_Required work_.
I need each line of the entries below that includes the string "family".

Saved data entries
◇ ◇ ◇ ◇ ◇ ◇ ◇

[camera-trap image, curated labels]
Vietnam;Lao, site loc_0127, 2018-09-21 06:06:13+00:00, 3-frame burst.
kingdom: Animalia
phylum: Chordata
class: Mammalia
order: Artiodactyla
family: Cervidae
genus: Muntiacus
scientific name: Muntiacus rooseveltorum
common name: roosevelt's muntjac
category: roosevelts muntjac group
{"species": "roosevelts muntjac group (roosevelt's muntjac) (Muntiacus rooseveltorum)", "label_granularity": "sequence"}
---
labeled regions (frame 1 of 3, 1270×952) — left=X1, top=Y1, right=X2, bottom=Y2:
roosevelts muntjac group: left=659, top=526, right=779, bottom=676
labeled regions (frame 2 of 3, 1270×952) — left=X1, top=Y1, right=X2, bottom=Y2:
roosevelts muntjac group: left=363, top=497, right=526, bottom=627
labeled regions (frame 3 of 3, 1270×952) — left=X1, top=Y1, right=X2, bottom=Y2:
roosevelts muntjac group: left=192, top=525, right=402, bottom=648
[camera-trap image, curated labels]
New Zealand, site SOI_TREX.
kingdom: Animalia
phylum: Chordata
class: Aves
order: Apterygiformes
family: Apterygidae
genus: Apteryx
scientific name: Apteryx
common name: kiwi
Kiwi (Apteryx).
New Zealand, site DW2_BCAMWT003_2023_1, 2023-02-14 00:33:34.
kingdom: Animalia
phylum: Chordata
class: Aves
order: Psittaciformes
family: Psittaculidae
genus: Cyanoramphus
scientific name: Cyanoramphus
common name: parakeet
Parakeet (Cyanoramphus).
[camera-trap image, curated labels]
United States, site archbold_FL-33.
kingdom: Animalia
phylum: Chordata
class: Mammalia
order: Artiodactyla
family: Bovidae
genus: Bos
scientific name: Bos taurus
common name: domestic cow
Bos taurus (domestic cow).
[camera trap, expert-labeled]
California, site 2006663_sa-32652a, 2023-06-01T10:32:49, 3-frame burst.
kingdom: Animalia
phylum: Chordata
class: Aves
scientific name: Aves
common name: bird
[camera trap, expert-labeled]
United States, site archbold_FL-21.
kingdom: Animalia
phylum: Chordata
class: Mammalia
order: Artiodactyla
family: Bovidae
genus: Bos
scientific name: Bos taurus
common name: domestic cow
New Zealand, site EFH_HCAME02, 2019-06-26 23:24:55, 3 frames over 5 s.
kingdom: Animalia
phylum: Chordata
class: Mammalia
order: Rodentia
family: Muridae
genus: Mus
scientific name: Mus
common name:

◇ ◇ ◇ ◇ ◇ ◇ ◇

_Expected output_.
family: Cervidae
family: Apterygidae
family: Psittaculidae
family: Bovidae
family: Bovidae
family: Muridae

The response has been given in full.